以基因演算法產生工件序列來最小化自動導引車(AGV)之週期時間

Abstract

自動導引車(Automated Guided Vehicle, AGV)是當今彈性製造系統(Flexible Manufacturing System, FMS)和自動化倉儲系統中很重要的作業設施。在生產的流程中，有效加工時間佔的比例通常不大，相對花費在運送、等待的時間則佔有相當大的比例，甚至某些研究結果指出工件搬運成本佔總加工成本可能高達20%到50%。 因此，本研究針對生產系統中常見的單迴圈(single loop) AGV系統，在AGV車輛數為1台，加工機台為2台的條件下，以ES (early start)為派遣法則(dispatching policy)，發展出一以最小化生產週期，也就是最大化其有效產出(throughput)，為目標的數學模式。實務上，最小工件集合(Minimal Job Set, MJS)的數目均大於50，通常以最佳解(optimal solution)的精確求解方法(exact-solution method)較不可行，因而本模式以基因演算法(Genetic Algorithm, GA)來產生工件序列(job sequence)，以處理問MJS數目在100以內的實際狀況。 演算法設計的主要目標，除了求解品質外，求解效率亦需兼顧在一設定時間，以供決策者迅速做出必要的決定。此外，並將在運輸領域應用相當普遍(如動態車輛調度、航機排班等問題)的時空網路(time-space network)，與生產設施的搬運問題相結合，發展出一混合整數規劃 (Mixed Integer Programming, MIP)，藉由Lingo 8.0以找出小型問題的最佳解及放鬆整數限制後的目標值下限，來驗證所提出的基因演算法是否有效。數值測試的結果發現求解品質誤差範圍均在1%內，而求解時間則在1分鐘內。在未來研究可以本研究為基礎，延伸問題的規模，即處理更多AGV及機台數量之問題。
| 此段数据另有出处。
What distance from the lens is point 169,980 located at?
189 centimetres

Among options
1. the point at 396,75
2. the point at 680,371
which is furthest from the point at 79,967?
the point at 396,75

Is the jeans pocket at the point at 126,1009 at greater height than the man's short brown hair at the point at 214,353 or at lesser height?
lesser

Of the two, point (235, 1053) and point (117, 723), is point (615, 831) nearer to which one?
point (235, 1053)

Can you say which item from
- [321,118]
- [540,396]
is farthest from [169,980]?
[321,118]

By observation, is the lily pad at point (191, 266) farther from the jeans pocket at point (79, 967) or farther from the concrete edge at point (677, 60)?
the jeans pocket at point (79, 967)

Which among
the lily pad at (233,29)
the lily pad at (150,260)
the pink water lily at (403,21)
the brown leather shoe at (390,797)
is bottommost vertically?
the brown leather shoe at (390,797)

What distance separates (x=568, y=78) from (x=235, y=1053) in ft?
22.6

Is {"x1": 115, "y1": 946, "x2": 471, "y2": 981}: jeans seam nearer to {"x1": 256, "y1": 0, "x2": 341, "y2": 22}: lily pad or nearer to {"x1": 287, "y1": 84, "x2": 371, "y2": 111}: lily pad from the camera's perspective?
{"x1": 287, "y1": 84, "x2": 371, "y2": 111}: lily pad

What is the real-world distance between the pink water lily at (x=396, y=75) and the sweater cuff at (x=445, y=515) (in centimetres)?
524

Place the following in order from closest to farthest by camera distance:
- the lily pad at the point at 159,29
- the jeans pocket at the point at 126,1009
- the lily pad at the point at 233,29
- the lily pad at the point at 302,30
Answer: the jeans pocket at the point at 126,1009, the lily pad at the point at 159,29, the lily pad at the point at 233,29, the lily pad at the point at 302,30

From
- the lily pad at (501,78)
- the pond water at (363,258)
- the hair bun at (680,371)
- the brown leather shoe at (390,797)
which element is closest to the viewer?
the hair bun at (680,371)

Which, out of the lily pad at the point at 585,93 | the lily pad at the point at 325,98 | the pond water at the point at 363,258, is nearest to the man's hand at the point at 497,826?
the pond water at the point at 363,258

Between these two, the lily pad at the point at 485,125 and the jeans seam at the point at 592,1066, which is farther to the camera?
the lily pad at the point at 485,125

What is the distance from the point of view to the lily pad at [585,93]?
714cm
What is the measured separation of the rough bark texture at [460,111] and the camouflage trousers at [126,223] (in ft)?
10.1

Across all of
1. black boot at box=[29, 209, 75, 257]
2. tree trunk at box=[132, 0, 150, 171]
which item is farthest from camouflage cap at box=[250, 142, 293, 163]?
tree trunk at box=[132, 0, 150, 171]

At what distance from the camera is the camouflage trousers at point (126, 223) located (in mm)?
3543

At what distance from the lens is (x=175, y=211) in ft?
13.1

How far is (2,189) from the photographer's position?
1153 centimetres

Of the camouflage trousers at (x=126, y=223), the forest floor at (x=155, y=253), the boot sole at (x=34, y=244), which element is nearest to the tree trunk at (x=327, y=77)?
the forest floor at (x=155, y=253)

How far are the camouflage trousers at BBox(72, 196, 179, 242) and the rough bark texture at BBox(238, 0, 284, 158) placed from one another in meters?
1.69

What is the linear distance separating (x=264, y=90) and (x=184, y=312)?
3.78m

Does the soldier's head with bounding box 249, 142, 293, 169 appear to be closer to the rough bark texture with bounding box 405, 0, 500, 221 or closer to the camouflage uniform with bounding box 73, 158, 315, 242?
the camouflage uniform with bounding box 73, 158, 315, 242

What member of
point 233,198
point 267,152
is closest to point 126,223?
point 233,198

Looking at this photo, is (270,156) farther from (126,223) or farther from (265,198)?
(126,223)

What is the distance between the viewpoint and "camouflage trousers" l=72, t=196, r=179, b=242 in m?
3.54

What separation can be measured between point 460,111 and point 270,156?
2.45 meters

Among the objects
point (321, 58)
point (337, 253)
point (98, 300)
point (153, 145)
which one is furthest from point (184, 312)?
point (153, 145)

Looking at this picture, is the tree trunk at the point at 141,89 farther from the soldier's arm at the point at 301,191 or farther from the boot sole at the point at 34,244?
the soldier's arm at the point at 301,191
AGV (Automated Guided Vehicle) plays an important role for today’s manufacturing and warehousing systems. In a manufacturing process, the time actually spent on the machines is sometimes not very long; on the other hand, a significant portion of the whole process time is consumed for transporting and waiting. Therefore, this study considers a common single-loop AGV system and develops a mathematical model aiming to minimize the production cycle time (i.e., to maximize the production throughput), given the predetermined ES (Early Start) AGV dispatching policy. Due to the complexity of the decisions, it is impossible to find the optimal solution for the problems with large size. Thus, this study designs a genetic algorithm to determine the sequence for the jobs in an MJS (Minimal Job Set) so as to reduce the AGV cycle time. This study also develops a mixed integer programming (MIP) model, which can find the optimal solution of small-size problems. In addition, its linear program (LP) relaxation is found to be a very tight lower bound. In order to verify the effectiveness of the developed solution algorithm, a series of test problems are designed for a system with two machines and one AGV. Based on the result of the numerical experiment, it is found the solution generated by the heuristic algorithm is very close to the optimal solution, normally within 1% in terms of the objective function value. Besides, the solution quality is not sensitive to the problem size, and the computation time is acceptable for the realistic operation in the field.